Looking back, I can see all the ways I gravitated toward artistic ritual and practice from the get-go. When I was a kid, for example, the first thing I wanted to do in the morning was practice the piano. Eventually, for the sake of the household, my parents set a rule: No playing before 6:30 a.m. Writing is like this for me now. It’s what I wake up to do. (Luckily for late sleepers it is a quiet activity.)
As many an entrepreneur-friend will tell you, I flirted with leaving the philanthropy-slash-nonprofit sector long before I made the leap. I coveted the entrepreneur’s life, sought mentors, listened to podcasts, enrolled in classes—and all of it helped. But my hang-up has always been that I’m wired to make a difference over a profit, to prioritize excellence and artistry over quantity of output, meaning-making over selling, and discerning the “right” thing over other interests. (It’s also true that the work I enjoy is time- and resource-intensive, which makes it expensive, which means it’s accessible only to some, which chaffs against my conviction that self-actualization is a right, not a privilege.)
What I finally came to realize is that I didn’t need to make an either/or choice. Instead, I had to find a way to unite my desire for collaboration and community-building with autonomy and creative freedom. The missing piece in my understanding was that I didn’t want to be a lone tall poppy—I want to water and nurture a field of them.

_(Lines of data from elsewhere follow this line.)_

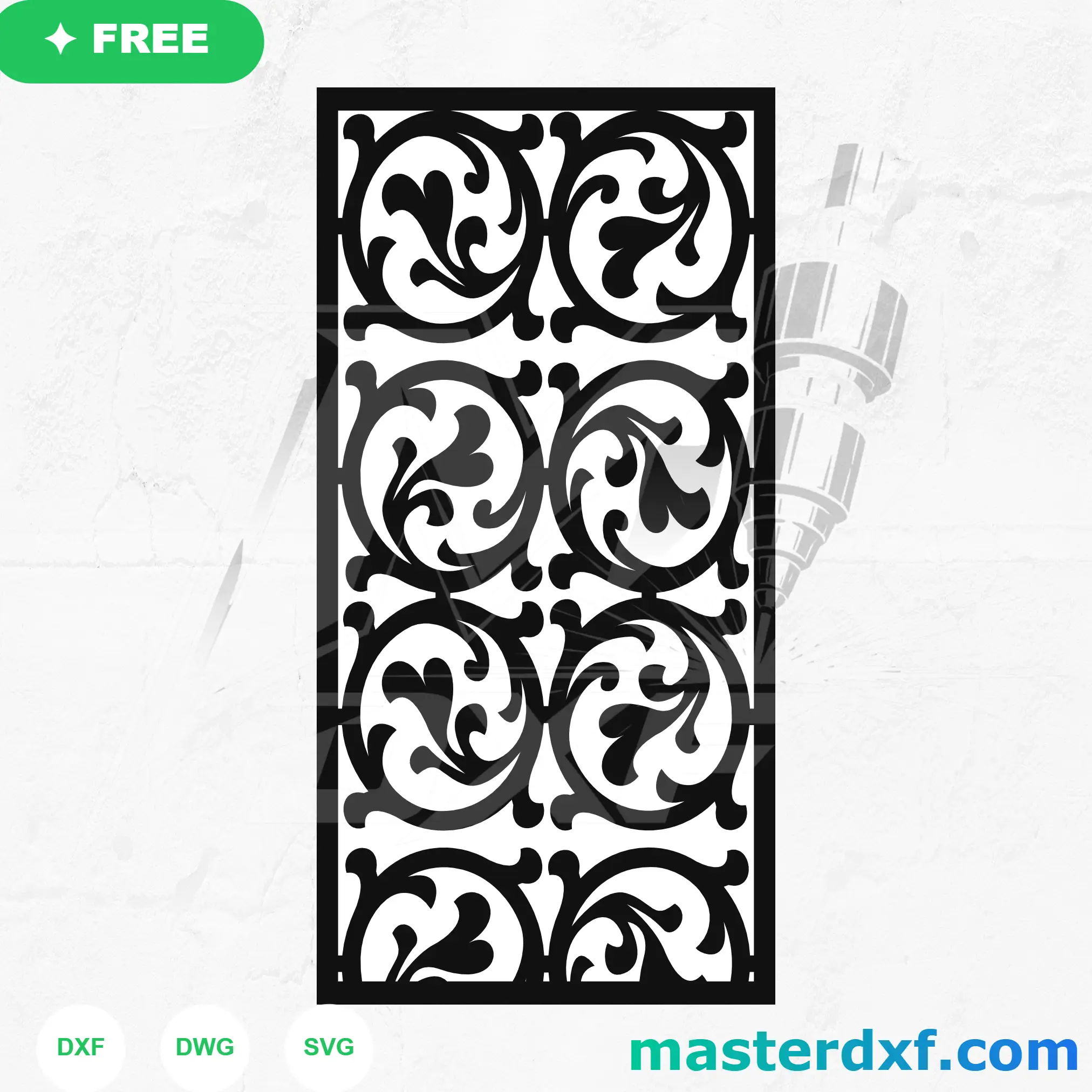 Scroll Heart Cross DXF Tile Panel for Classic Cabinet Screens DXF File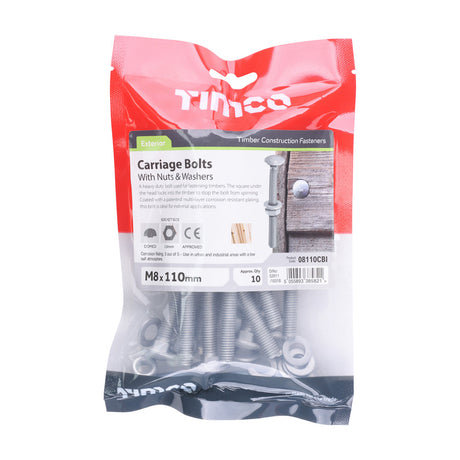 This is an image of Timco - Carriage Bolts Hex Nuts & Form A Washers - Dome - Exterior - Silver M8 x 110mm - (10 PCS TIMbag) 08110CBI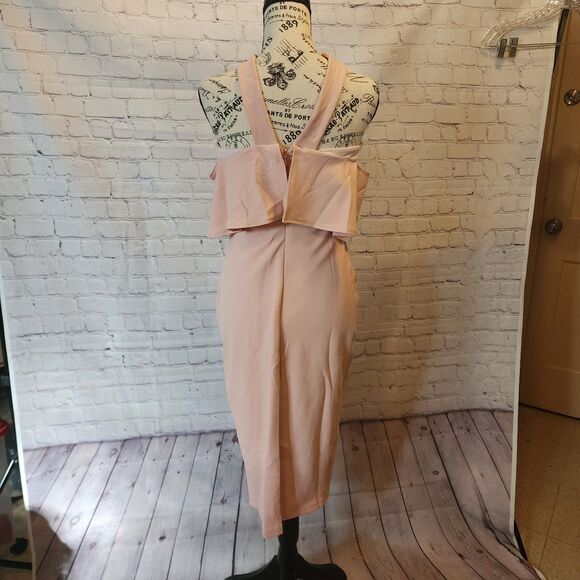 Nookie Sheath Dress Womens Large Blush Hermosa Midi Halter Over Bust Frill - Picture 3 of 10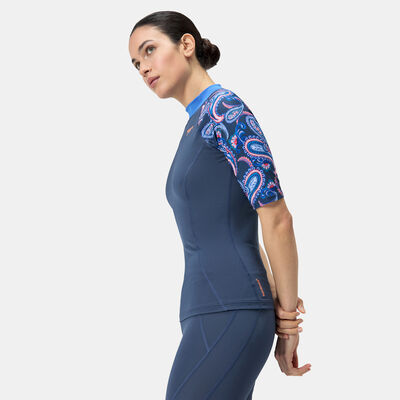 Speedo Women's Printed Swimming Rashguard Blue Speedo Women's Printed Swimming Rashguard Blue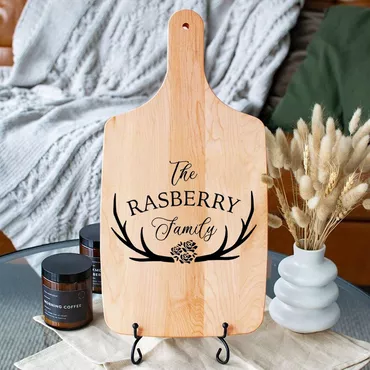 Personalized Family Name Charcuterie Chic Board With Antlers Pattern Unique Thanksgiving Present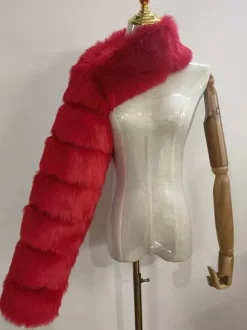 Faux Fur Coats Black No Waistline Asymmetrical Women Coat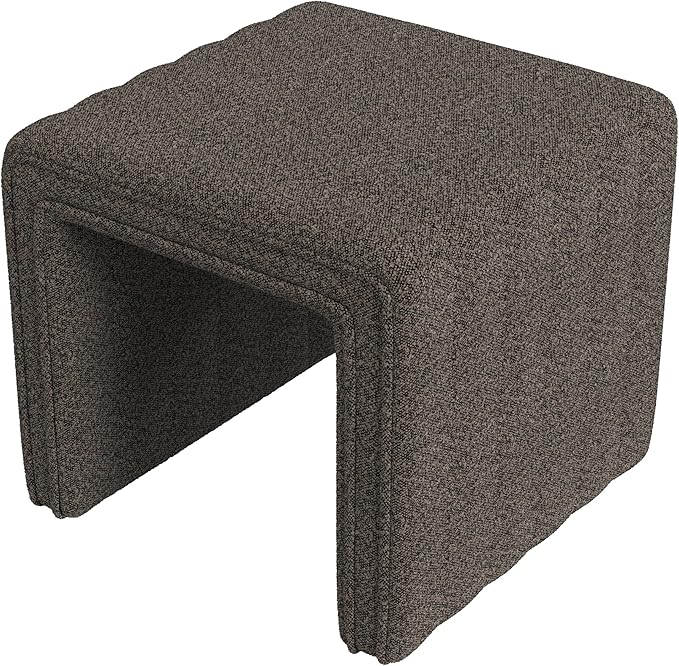 HomePop Modern Channel Tufted Ottoman|Homepop Home Décor|Ottoman for Living Room & Bedroom - Dark Brown Boucle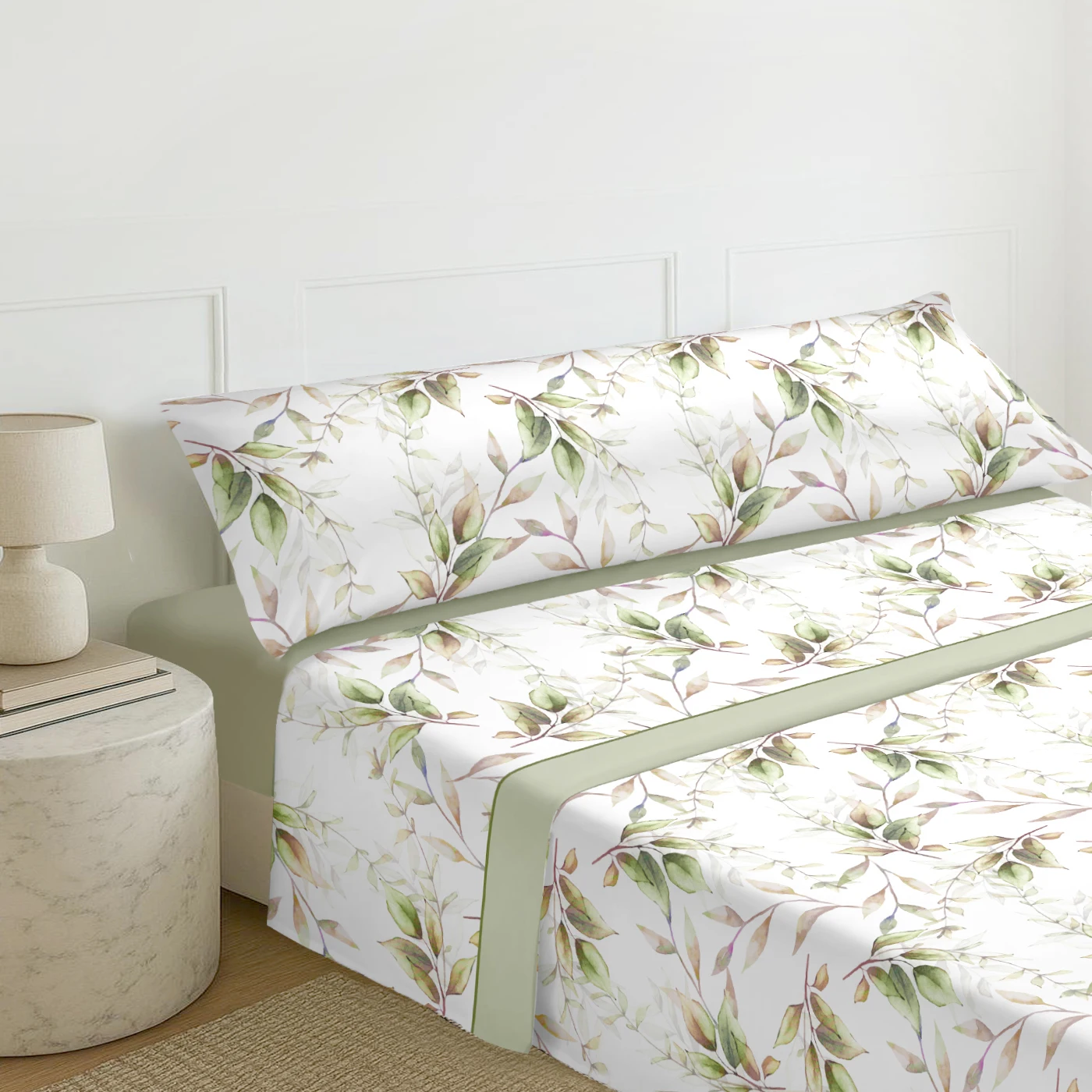 Juego Sábanas Estampadas de Cama 50% algodón/50% poliéster,  Juego de Sábanas para Verano, Entretiempo. Incluye 3 Piezas: 1 Sabana Bajera Ajustable, 1 Sabana Encimera y 1 Funda de Almohada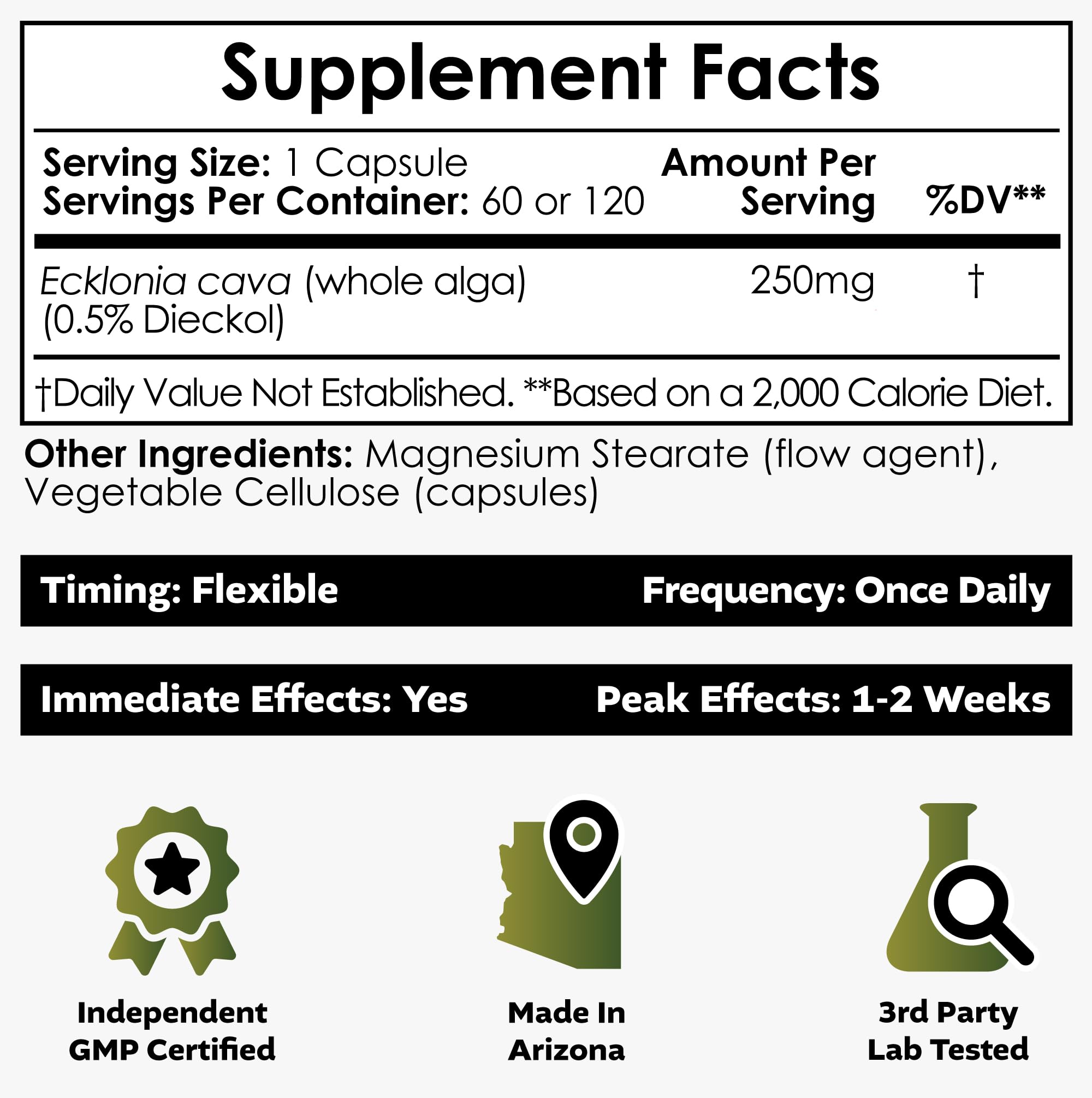 Nootropics Depot Ecklonia cava, algues brunes; formulation naturelle pour un esprit calme.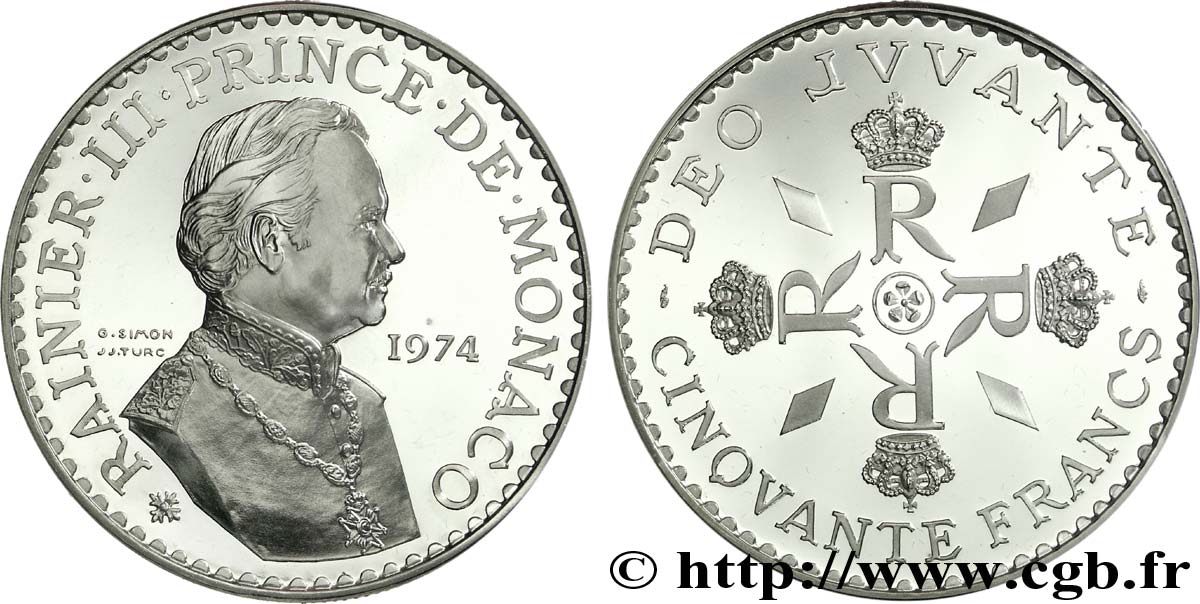 MONACO Piéfort argent de 50 francs 1974 Paris FDC67 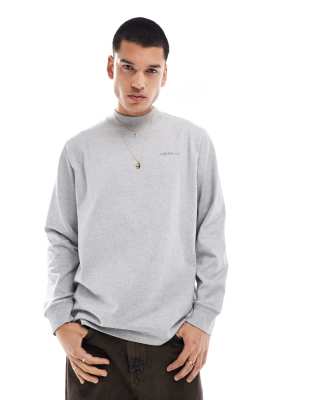 adidas Originals long sleeve mock neck t-shirt in grey heather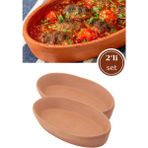 Teknotrust Elizi 2 Adet Toprak Kayık Kase, Kayık Güveç Fırın Kabı 2’Li Set Orta Boy 26X14 cm - 1,5 x 11 cm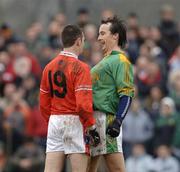 12 February 2006; Anthony Moyles, Meath, and Oisin McConville, Armagh, square up to each other during the game. Allianz National Football League, Division 1B, Round 2, Meath v Armagh, Pairc Tailteann, Navan, Co. Meath. Picture credit: Ray McManus / SPORTSFILE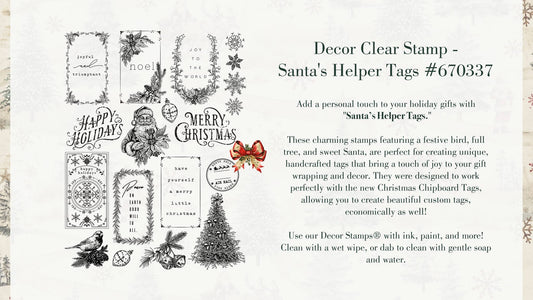 Santa's Helper Tags Stamps - Same Day Shipping - Redesign with Prima - Acrylic Stamp - Decor Stamp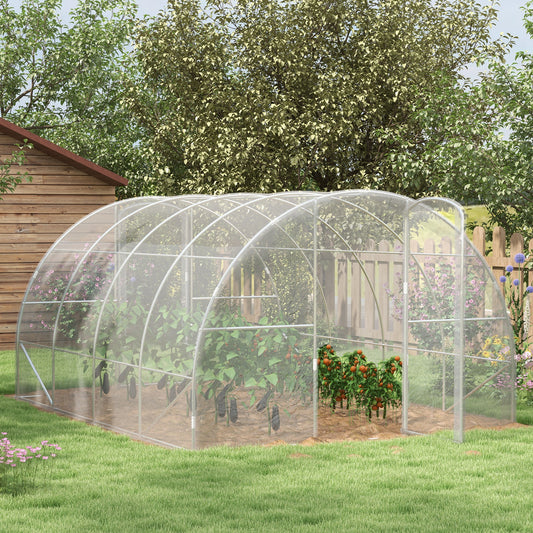 Outsunny Polytunnel Greenhouse Walk-in Grow House with PE Cover, Door and Galvanised Steel Frame, 4 x 3 x 2m, Clear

You may not be a writer (and I am not only a writer, either) but you might feel as though you’re also squirreling away secret dreams or ambitions. You might feel, as I did, a bit incomplete in your work, that your true talents are unseen or misunderstood, and that you have so much more to offer. Or, maybe you feel your values shifting, like you’ve completed one career and are ready to launch another. (And you might believe, for valid reasons, that this longing needs to stay quiet for now, too. You might have responsibilities. You might have more to learn in your present circumstance.)
Don’t wait too long, though. Human beings are resilient and tenacious to a fault, and we can deny or work against our nature, living outside of who we truly are, for a very long time. But it can result in an even greater dullness. I promise you.